**MATERIAL SUPPLIED**
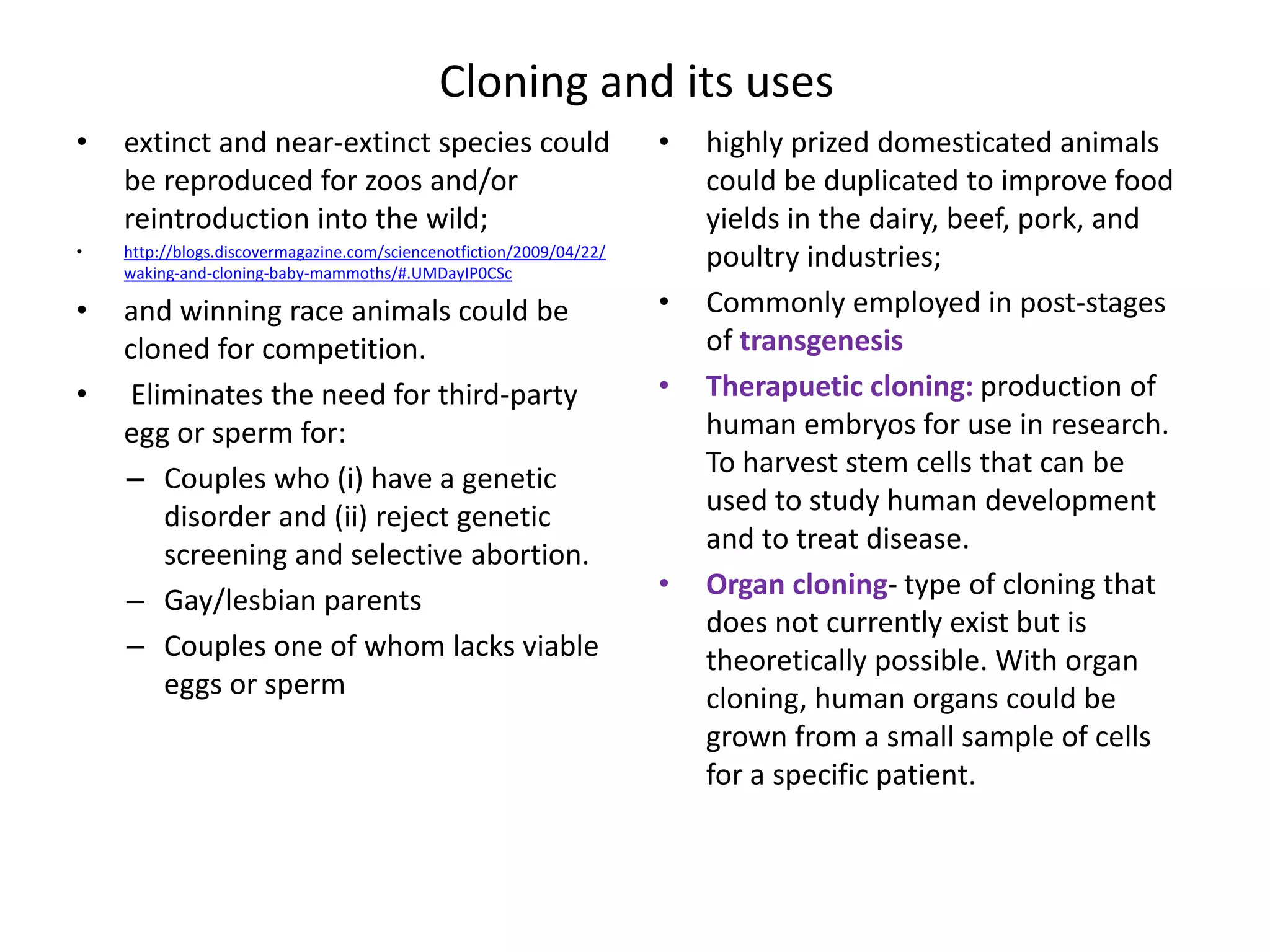 Cloning and its uses

• extinct and near-extinct species could be reproduced for zoos and/or reintroduction into the wild;

• http://blogs.discovermagazine.com/sciencenotfiction/2009/04/22/waking-and-cloning-baby-mammoths/#.UMDayIP0CSc

• and winning race animals could be cloned for competition.

• Eliminates the need for third-party egg or sperm for:

– Couples who (i) have a genetic disorder and (ii) reject genetic screening and selective abortion.

– Gay/lesbian parents

– Couples one of whom lacks viable eggs or sperm

• highly prized domesticated animals could be duplicated to improve food yields in the dairy, beef, pork, and poultry industries;

• Commonly employed in post-stages of transgenesis

• Therapuetic cloning: production of human embryos for use in research. To harvest stem cells that can be used to study human development and to treat disease.

• Organ cloning- type of cloning that does not currently exist but is theoretically possible. With organ cloning, human organs could be grown from a small sample of cells for a specific patient.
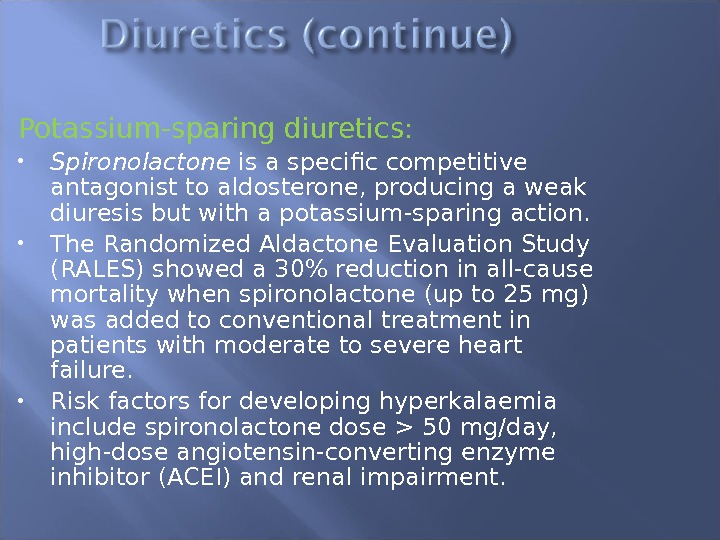 Diuretics (continue)

Potassium-sparing diuretics:

• Spironolactone is a specific competitive antagonist to aldosterone, producing a weak diuresis but with a potassium-sparing action.

• The Randomized Aldactone Evaluation Study (RALES) showed a 30% reduction in all-cause mortality when spironolactone (up to 25 mg) was added to conventional treatment in patients with moderate to severe heart failure.

• Risk factors for developing hyperkalaemia include spironolactone dose > 50 mg/day, high-dose angiotensin-converting enzyme inhibitor (ACEI) and renal impairment.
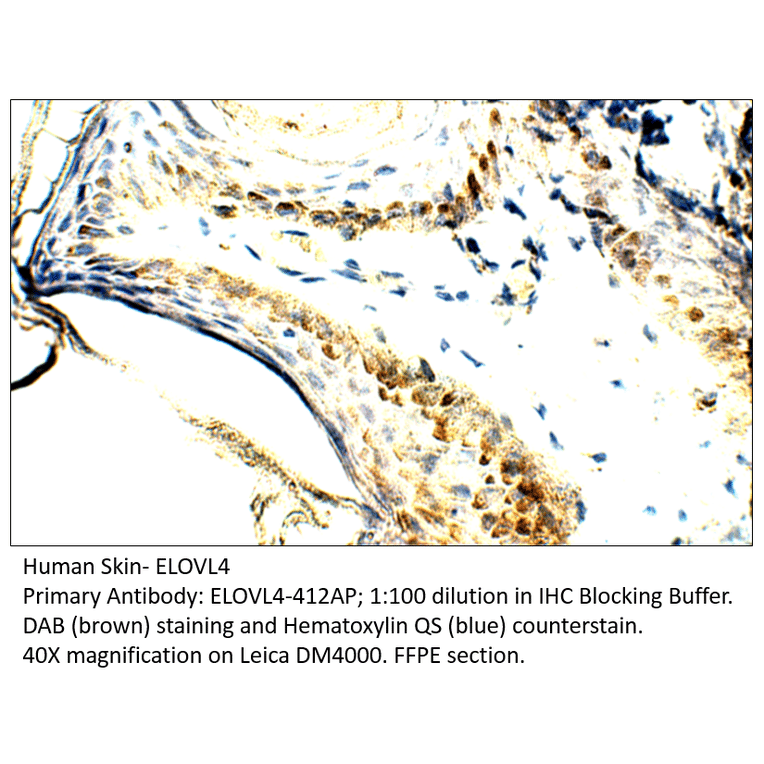 Human Skin- ELOVL4
Primary Antibody: ELOVL4-412AP; 1:100 dilution in IHC Blocking Buffer.
DAB (brown) staining and Hematoxylin QS (blue) counterstain.
40X magnification on Leica DM4000. FFPE section.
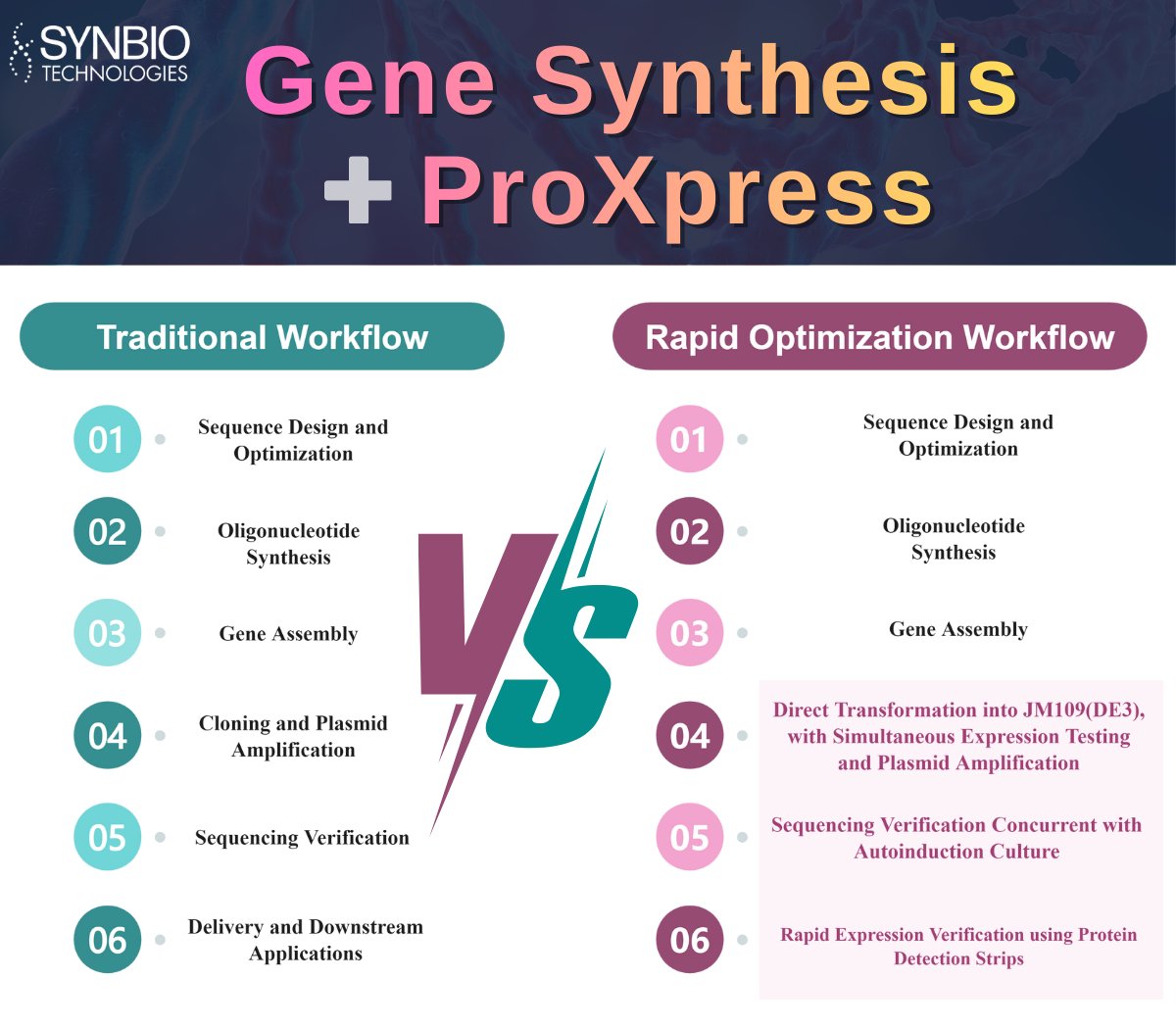 SYNBIO TECHNOLOGIES

Gene Synthesis + ProXpress

Traditional Workflow

01 Sequence Design and Optimization

02 Oligonucleotide Synthesis

03 Gene Assembly

04 Cloning and Plasmid Amplification

05 Sequencing Verification

06 Delivery and Downstream Applications

VS

Rapid Optimization Workflow

01 Sequence Design and Optimization

02 Oligonucleotide Synthesis

03 Gene Assembly

04 Direct Transformation into JM109(DE3), with Simultaneous Expression Testing and Plasmid Amplification

05 Sequencing Verification Concurrent with Autoinduction Culture

06 Rapid Expression Verification using Protein Detection Strips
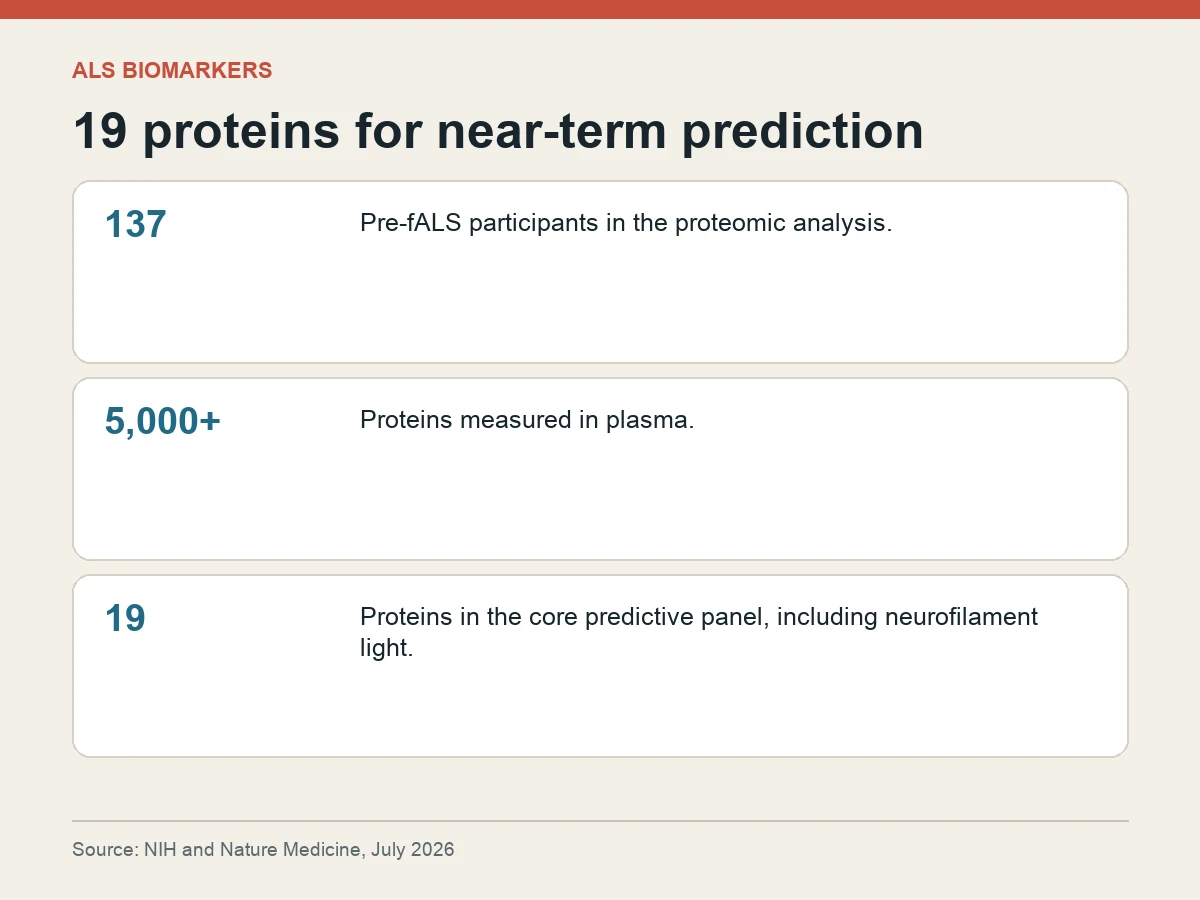 ALS BIOMARKERS

19 proteins for near-term prediction

137

Pre-fALS participants in the proteomic analysis.

5,000+

Proteins measured in plasma.

19

Proteins in the core predictive panel, including neurofilament light.

Source: NIH and Nature Medicine, July 2026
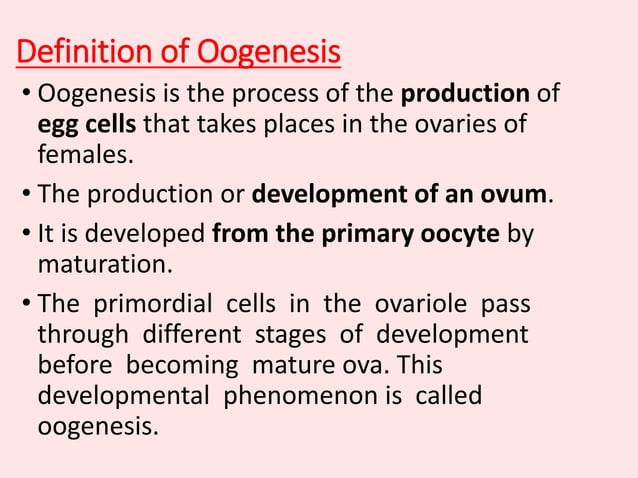 Definition of Oogenesis

• Oogenesis is the process of the production of egg cells that takes places in the ovaries of females.

• The production or development of an ovum.

• It is developed from the primary oocyte by maturation.

• The primordial cells in the ovariole pass through different stages of development before becoming mature ova. This developmental phenomenon is called oogenesis.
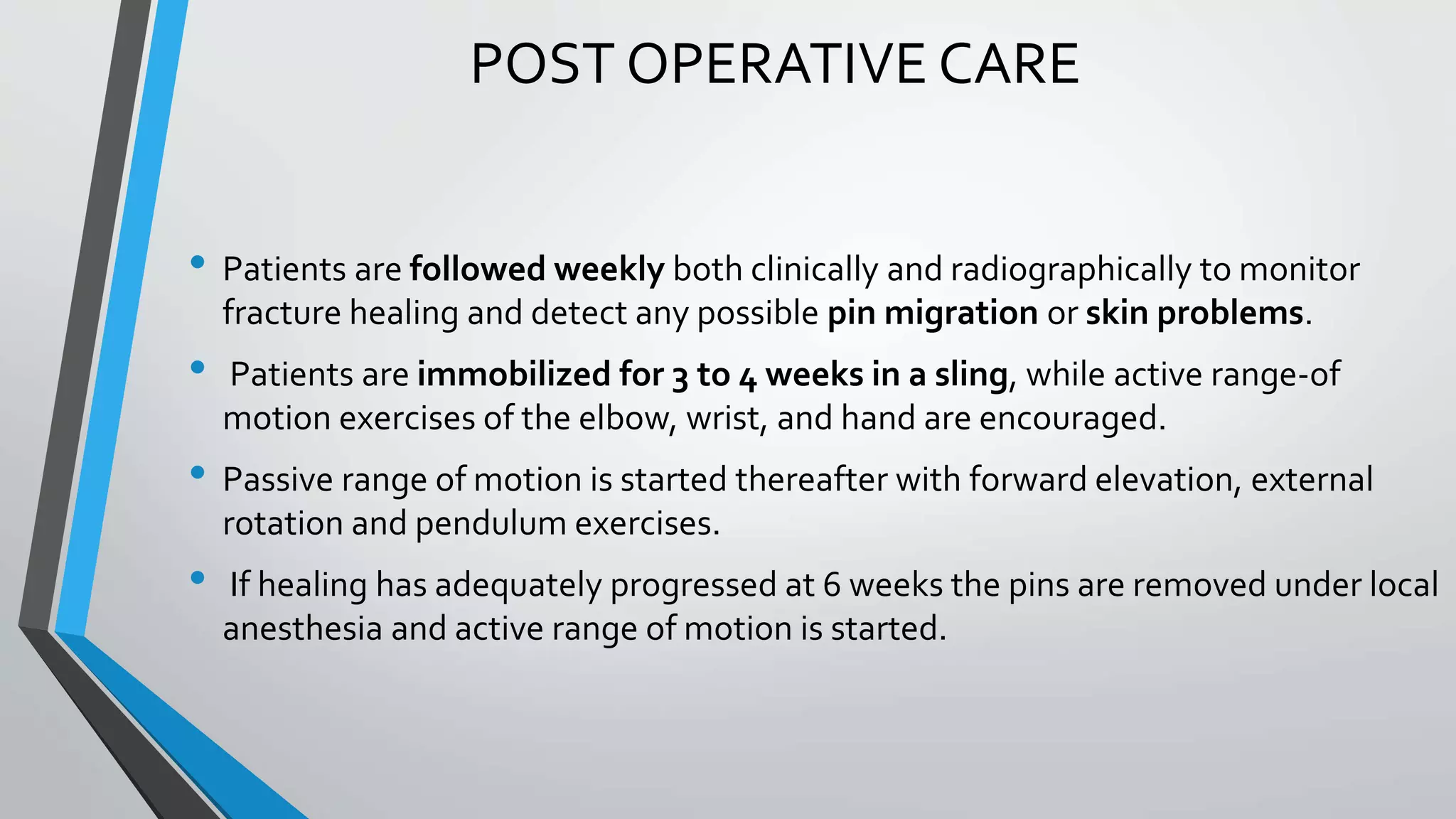 POST OPERATIVE CARE

• Patients are followed weekly both clinically and radiographically to monitor fracture healing and detect any possible pin migration or skin problems.

• Patients are immobilized for 3 to 4 weeks in a sling, while active range-of motion exercises of the elbow, wrist, and hand are encouraged.

• Passive range of motion is started thereafter with forward elevation, external rotation and pendulum exercises.

• If healing has adequately progressed at 6 weeks the pins are removed under local anesthesia and active range of motion is started.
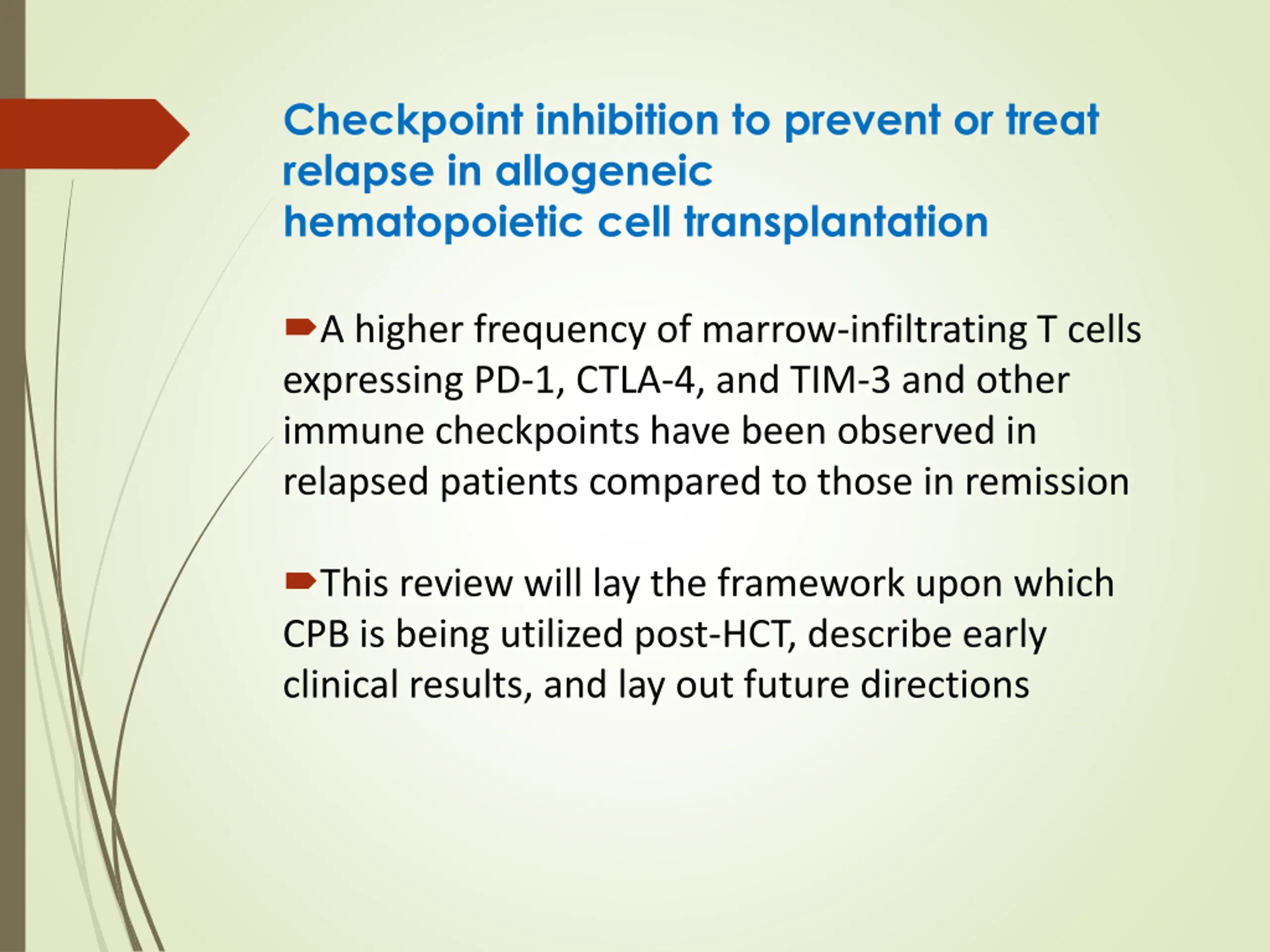 Checkpoint inhibition to prevent or treat relapse in allogeneic hematopoietic cell transplantation

A higher frequency of marrow-infiltrating T cells expressing PD-1, CTLA-4, and TIM-3 and other immune checkpoints have been observed in relapsed patients compared to those in remission

This review will lay the framework upon which CPB is being utilized post-HCT, describe early clinical results, and lay out future directions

**THE PROBLEM**
Pull out each line of the listing that holds the string "Plasmid".

**RESULT**
04 Cloning and Plasmid Amplification
04 Direct Transformation into JM109(DE3), with Simultaneous Expression Testing and Plasmid Amplification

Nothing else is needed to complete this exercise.